Katalonien hat an der AP-7 acht Kontrollpunkte installiert, um Lastwagen und Busse zu überwachen, mit Kosten von 4,4 Millionen Euro. Das System wiegt Fahrzeuge bei 200 km/h, liest Kennzeichen zur Überprüfung von Versicherung und Hauptuntersuchung (HU) und kontrolliert Fahrtenschreiber zur Überwachung der Ruhezeiten. Wenn es Verstöße erkennt, alarmiert es die Mossos und Anzeigetafeln an der Strecke. Für die Bevölkerung bedeutet dies mehr Sicherheit auf der Autobahn und weniger Risiken durch überladene oder nicht gewartete Lastwagen.
Kontrolltechnologie ohne Verkehrsunterbrechung 🚛
Das in Spanien wegweisende System nutzt dynamische Wägesensoren, die in den Asphalt integriert sind und das Gesamtgewicht des Fahrzeugs selbst bei hohen Geschwindigkeiten messen können.
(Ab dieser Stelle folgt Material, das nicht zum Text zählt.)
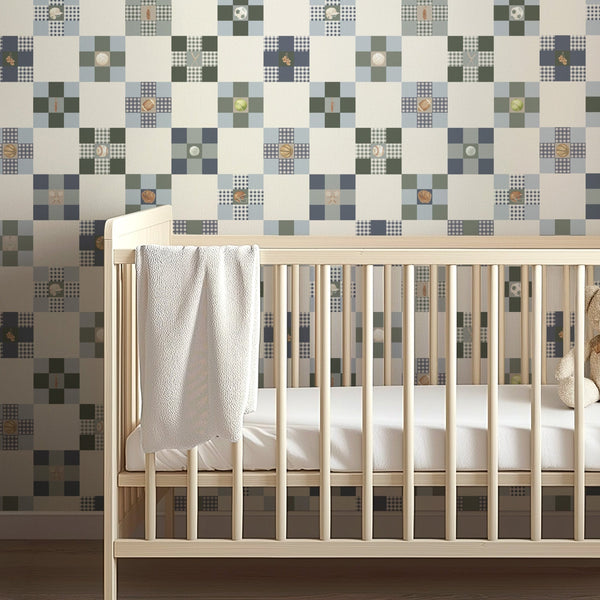 Rhett Wallpaper by Hailey Kiefer Designs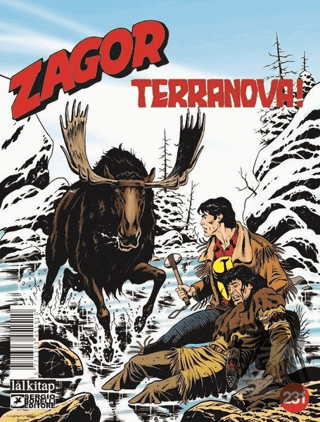 Zagor Sayı: 231 - Terranova - Moreno Burattini - Lal Kitap - Fiyatı - 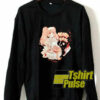 Meat Cafe Anime sweatshirt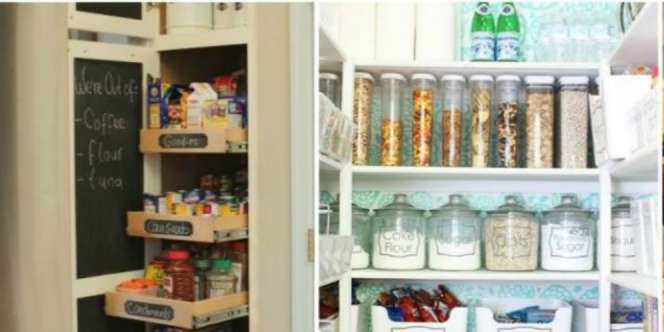 Coba 4 Trik Agar Penyimpanan Dapur Muat Banyak Barang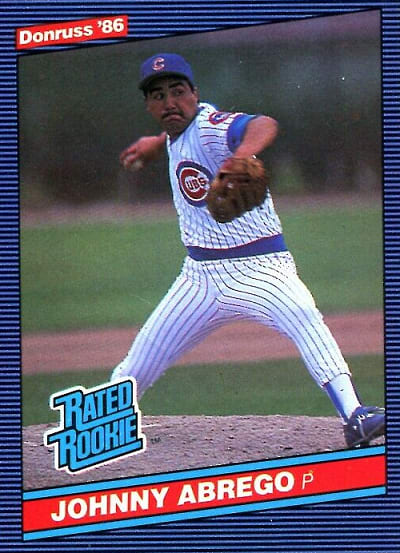 Johnny Abrego Baseball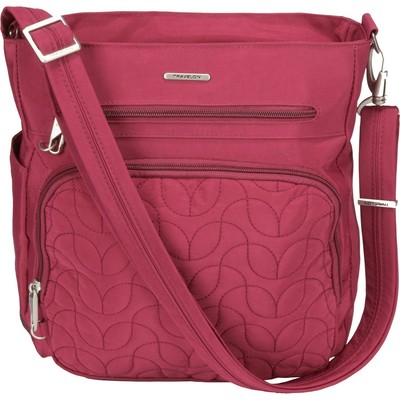 Travelon quilted north south crossbody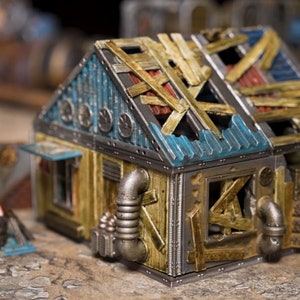 Modular Shacks and Buildings - LOOT-A-SHACK Kickstarter
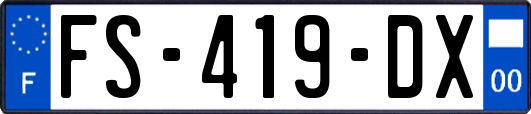 FS-419-DX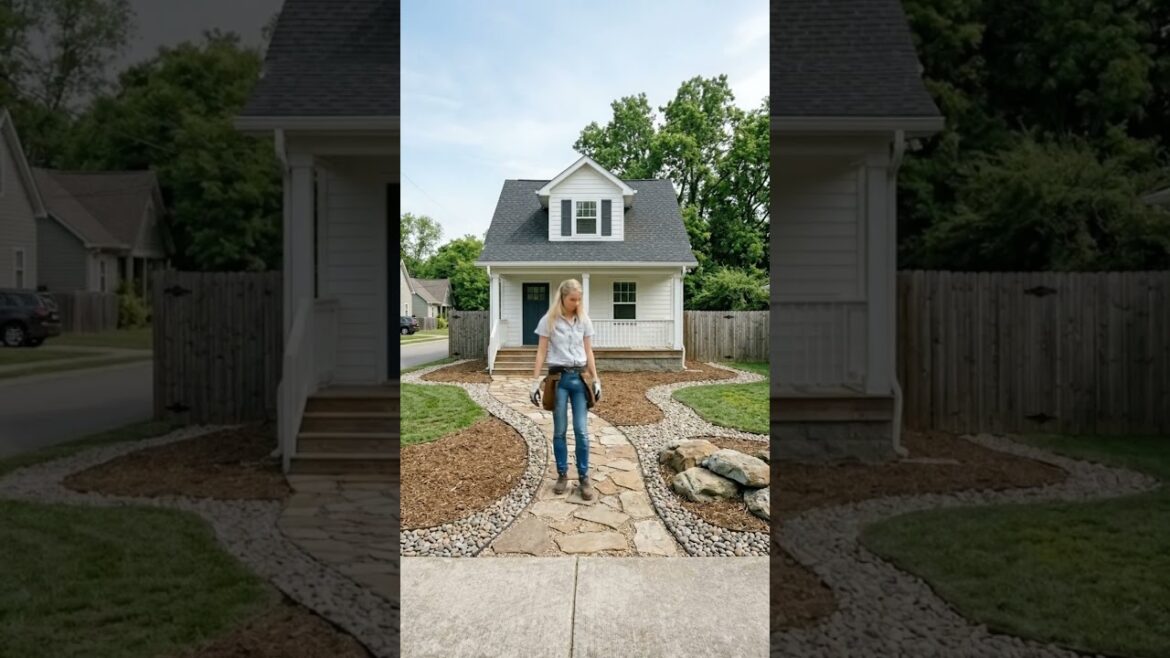 Amazing Front Yard Makeover: A Dream Cottage Garden Design #design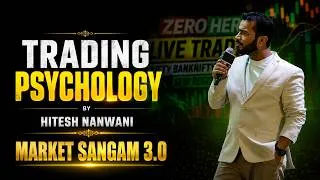 Thumbnail: This Will Change Your Trading Forever | Hitesh Nanwani | Market Sangam 3.0 #MarketSangam3 #trading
Die Kameras zur Kennzeichenerfassung gleichen die Daten in Echtzeit mit den Datenbanken der DGT (Generaldirektion für Verkehr) und der Versicherungen ab. Wenn der digitale Fahrtenschreiber anzeigt, dass der Fahrer die zulässigen Lenkzeiten überschritten hat, erkennt das System dies sofort. Alle Informationen werden an die Mossos d’Esquadra gesendet, die das Fahrzeug an der nächsten Raststätte oder Ausfahrt abfangen können.
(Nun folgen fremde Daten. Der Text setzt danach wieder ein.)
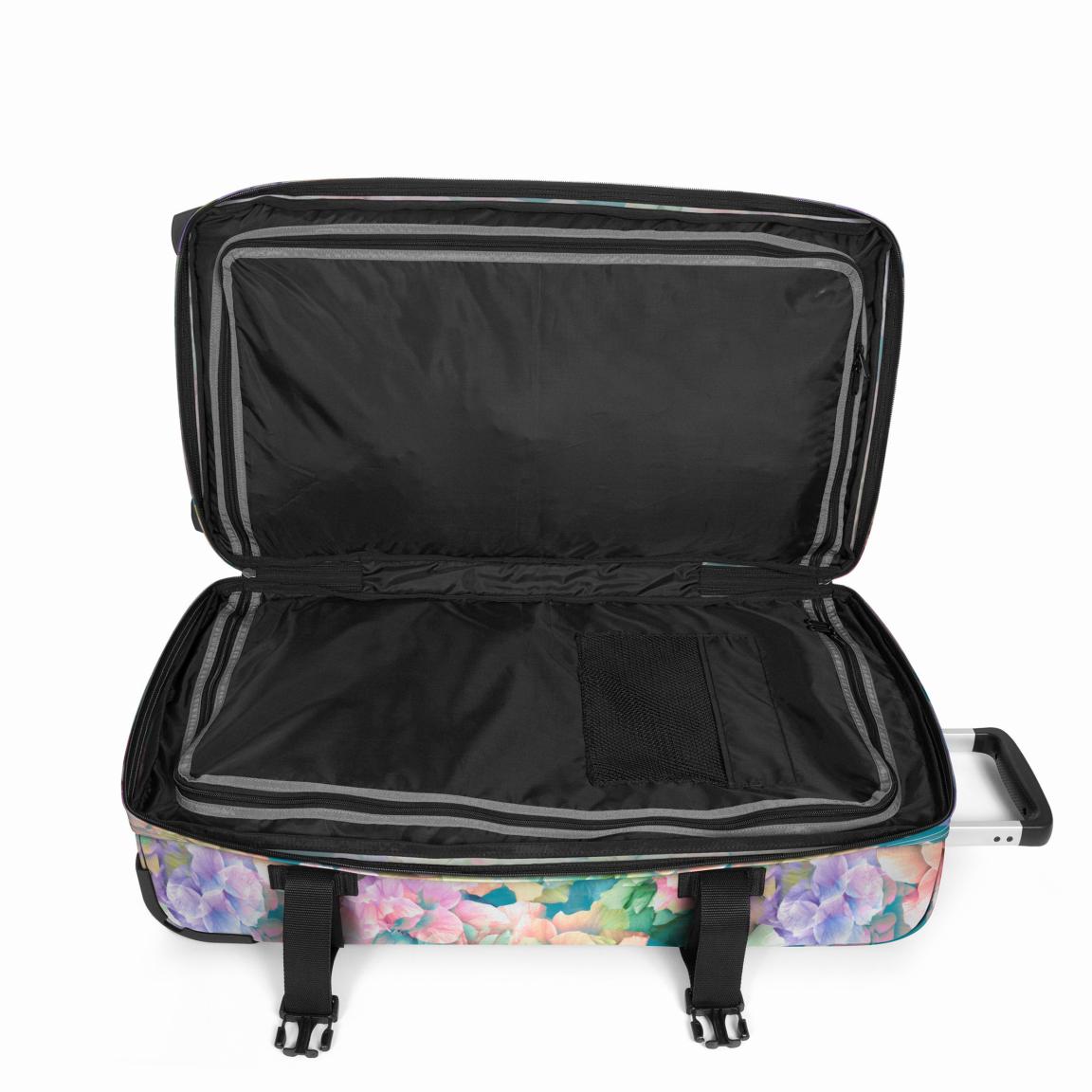 Eastpak Rollenreisetasche Transit'r M 67cm Garden Soft pastell Blumenprint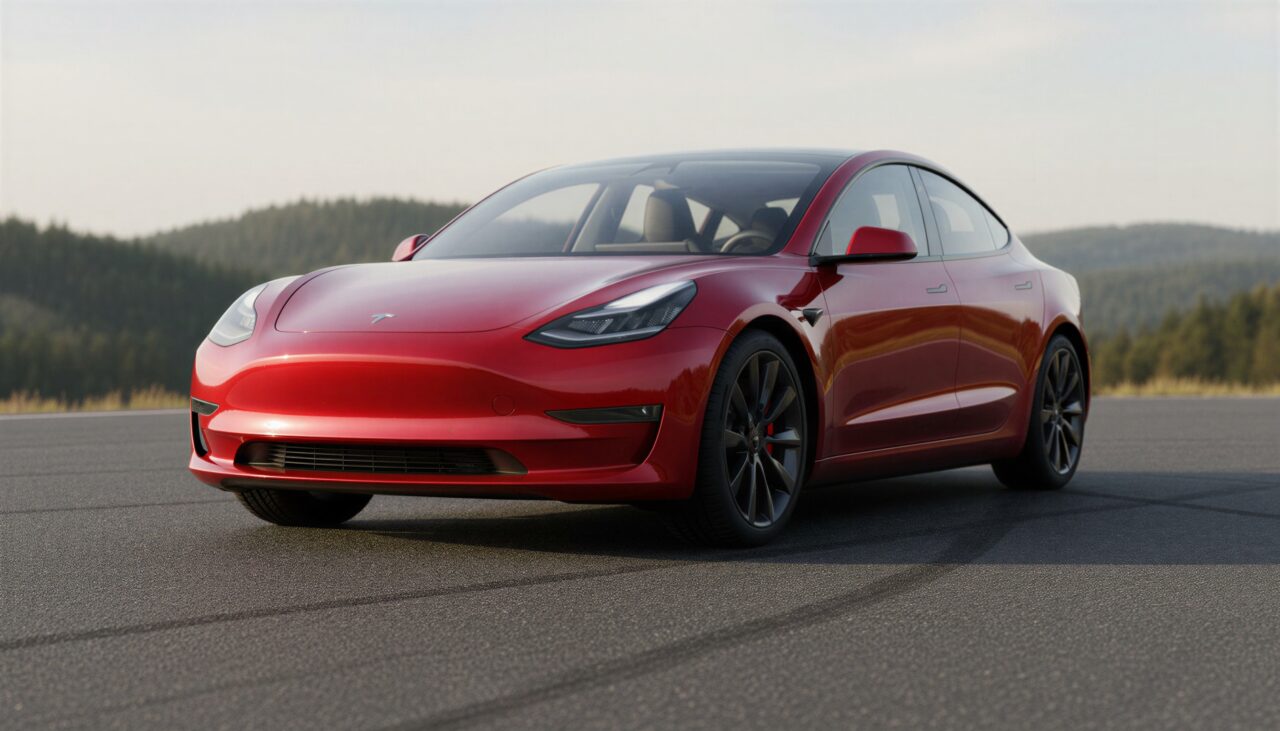 Tesla Model 3 Performance mieten in Kassel hero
Schluss mit der Ausrede Die HU ist mir durchgerutscht 😅
Ab jetzt müssen LKW- und Busfahrer auf die klassische Ausrede verzichten, sie hätten nicht gewusst, dass ihre Versicherung abgelaufen oder die HU fällig sei. Das System liest das Kennzeichen, durchsucht die Datenbank und hat den Verstoß in weniger Zeit parat, als man braucht, um zu sagen: Mist, geblitzt. Als Nächstes werden die Leuchttafeln auf der Autobahn wahrscheinlich personalisierte Botschaften anzeigen wie: Fahrer des roten Lastwagens, Ihr Fahrtenschreiber sagt, Sie sind seit 14 Stunden am Steuer. Halten Sie an der nächsten Raststätte an oder rufen Sie Ihren Chef an, um eine Gehaltserhöhung zu fordern.